Ban sounds alarm at rising violence and renewed tensions in Egypt and Tunisia

11 May 2011

Secretary-General Ban Ki-moon spoke out today against the recent violence in Egypt and Tunisia, urging the countries’ authorities and peoples not to waste the opportunity created by this year’s democratic revolutions in North Africa.

At least 12 people were killed at the weekend in Cairo, Egypt, during clashes between Muslims and Coptic Christians, while in Tunisia fresh protests led to renewed violence and the imposition of an evening curfew.

Addressing a press conference in Geneva, Mr.
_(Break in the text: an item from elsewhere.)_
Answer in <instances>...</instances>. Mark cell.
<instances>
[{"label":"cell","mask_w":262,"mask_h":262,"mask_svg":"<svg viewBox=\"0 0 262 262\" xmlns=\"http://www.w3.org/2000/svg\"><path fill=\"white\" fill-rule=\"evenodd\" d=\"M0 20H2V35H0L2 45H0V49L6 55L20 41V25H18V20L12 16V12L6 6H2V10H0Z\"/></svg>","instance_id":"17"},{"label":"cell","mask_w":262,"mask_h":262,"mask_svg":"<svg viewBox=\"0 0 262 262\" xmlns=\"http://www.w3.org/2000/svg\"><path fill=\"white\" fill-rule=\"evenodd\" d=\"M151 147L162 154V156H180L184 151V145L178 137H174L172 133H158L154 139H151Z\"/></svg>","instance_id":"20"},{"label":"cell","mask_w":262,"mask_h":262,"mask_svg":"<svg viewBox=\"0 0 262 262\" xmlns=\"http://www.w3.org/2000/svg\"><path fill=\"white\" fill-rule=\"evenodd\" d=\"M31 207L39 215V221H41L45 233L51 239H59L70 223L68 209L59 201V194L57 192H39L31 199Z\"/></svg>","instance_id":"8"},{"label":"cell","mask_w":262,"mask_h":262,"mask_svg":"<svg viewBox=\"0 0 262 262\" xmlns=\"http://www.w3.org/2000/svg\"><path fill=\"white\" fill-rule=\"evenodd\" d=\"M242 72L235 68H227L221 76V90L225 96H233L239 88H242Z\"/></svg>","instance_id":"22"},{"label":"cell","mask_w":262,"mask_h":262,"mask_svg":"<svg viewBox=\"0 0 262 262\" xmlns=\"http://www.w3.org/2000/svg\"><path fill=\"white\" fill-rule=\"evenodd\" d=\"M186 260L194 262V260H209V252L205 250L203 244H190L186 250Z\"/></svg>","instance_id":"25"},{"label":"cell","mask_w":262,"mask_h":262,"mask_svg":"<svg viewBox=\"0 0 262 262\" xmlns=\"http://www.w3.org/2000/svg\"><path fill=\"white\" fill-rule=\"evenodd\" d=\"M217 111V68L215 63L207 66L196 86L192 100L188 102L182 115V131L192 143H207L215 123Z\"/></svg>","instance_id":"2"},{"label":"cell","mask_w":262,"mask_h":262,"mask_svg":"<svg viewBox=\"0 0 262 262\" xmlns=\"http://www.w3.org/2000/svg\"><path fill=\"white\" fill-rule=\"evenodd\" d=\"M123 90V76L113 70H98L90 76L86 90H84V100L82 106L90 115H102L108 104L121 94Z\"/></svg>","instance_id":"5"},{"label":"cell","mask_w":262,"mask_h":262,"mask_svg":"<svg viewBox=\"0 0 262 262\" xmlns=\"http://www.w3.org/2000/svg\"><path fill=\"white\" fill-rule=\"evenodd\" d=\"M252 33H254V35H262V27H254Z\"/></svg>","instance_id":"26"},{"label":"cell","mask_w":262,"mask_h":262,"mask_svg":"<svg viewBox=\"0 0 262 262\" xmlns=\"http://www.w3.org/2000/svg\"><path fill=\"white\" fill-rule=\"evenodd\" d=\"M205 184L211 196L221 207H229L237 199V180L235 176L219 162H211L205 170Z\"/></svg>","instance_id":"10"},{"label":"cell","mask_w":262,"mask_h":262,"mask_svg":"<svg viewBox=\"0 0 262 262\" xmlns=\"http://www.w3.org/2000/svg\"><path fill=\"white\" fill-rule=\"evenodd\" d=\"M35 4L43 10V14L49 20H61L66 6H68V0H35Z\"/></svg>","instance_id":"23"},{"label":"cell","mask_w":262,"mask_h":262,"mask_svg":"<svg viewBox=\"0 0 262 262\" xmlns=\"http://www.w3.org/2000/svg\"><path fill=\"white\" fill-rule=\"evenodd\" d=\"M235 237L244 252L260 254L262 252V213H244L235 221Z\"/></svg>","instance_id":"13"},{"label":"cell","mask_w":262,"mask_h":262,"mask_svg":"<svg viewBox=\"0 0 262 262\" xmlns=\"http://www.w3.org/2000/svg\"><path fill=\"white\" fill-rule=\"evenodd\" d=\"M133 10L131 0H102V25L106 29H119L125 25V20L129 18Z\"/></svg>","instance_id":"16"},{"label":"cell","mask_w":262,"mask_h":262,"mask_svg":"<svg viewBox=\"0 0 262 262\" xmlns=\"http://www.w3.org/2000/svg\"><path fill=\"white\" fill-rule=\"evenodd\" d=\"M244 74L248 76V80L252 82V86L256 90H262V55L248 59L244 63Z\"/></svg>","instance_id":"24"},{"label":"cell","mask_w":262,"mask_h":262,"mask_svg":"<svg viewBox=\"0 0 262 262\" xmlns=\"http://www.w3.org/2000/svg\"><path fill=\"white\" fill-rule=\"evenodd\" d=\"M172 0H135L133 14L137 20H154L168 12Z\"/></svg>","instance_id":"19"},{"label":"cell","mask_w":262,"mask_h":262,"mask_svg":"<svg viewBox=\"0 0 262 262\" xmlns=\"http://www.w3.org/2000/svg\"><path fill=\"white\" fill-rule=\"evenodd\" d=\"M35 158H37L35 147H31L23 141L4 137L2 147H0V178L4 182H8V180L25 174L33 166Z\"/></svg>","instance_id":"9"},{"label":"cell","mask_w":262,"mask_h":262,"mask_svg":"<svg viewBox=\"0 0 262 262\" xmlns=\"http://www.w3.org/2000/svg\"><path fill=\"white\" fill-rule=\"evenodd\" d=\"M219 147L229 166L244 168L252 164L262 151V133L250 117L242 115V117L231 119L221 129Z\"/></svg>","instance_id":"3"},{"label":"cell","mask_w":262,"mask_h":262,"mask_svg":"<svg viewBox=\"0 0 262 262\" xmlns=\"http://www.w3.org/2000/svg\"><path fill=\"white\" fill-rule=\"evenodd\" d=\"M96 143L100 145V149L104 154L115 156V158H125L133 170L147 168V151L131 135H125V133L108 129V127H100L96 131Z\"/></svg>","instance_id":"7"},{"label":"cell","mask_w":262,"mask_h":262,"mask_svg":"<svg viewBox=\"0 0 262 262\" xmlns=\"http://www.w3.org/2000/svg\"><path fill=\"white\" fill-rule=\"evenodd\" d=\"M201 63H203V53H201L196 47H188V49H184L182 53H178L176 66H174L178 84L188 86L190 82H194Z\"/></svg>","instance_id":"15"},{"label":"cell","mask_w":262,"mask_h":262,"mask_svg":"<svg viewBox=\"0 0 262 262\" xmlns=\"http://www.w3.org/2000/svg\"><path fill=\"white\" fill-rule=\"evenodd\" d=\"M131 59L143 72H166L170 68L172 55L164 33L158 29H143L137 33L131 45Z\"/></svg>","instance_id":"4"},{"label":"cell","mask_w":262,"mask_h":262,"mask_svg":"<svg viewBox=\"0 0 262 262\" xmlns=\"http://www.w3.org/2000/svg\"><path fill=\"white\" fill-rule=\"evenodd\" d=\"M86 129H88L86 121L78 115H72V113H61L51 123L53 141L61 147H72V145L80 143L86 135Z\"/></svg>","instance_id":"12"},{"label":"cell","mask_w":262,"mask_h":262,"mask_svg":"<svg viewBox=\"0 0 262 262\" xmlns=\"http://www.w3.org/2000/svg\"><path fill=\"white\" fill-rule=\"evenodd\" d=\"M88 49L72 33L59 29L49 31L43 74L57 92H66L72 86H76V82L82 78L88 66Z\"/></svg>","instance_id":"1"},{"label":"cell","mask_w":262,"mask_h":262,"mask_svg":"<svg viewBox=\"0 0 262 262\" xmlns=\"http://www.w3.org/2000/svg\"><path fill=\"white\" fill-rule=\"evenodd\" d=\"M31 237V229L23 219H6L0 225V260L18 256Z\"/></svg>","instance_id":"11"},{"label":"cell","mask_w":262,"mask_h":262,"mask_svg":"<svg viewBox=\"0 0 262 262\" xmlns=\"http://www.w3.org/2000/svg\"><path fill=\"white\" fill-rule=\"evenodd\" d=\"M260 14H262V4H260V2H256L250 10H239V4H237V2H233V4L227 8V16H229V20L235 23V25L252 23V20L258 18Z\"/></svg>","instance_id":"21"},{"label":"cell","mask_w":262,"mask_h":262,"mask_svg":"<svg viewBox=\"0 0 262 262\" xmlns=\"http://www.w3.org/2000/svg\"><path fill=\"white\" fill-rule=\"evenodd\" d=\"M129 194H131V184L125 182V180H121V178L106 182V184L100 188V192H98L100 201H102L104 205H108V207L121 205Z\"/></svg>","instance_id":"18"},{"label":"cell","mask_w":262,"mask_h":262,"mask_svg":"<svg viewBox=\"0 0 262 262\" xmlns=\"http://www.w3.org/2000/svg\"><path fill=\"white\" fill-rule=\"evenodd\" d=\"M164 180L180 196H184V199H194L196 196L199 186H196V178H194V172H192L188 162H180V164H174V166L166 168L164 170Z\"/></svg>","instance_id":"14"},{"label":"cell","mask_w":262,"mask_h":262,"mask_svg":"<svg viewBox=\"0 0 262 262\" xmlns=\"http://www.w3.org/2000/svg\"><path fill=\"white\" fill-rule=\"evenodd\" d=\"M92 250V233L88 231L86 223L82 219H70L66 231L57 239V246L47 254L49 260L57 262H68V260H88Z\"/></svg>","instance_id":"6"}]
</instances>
Ban described the revolutions as “one of the greatest opportunities to advance democracy and human rights in a generation.

“This opportunity is precious but at the same time fragile,” he said. “It must be nurtured and carefully handled by the people who created it.”

The Secretary-General said he was particularly disturbed by the bouts of sectarian violence in Egypt.

“After the prolonged display of national unity that led to the peaceful transition of power, it is critical that the Egyptian people maintain that unity of purpose to achieve their democratic aspirations.”

Turning to the rising tensions in Tunisia, he called on “all parties to solve their differences through peaceful dialogue, and to rely on existing institutions that have been created by the transitional government.”

The UN chief urged authorities in the two countries to “honour the responsibility and trust they have been given. People went on the streets to call for accountability, democracy, human rights and better prospects… their leaders must work to meet these demands.”

He reiterated that the UN stands ready to provide the necessary assistance to Tunisia and Egypt to help them make progress.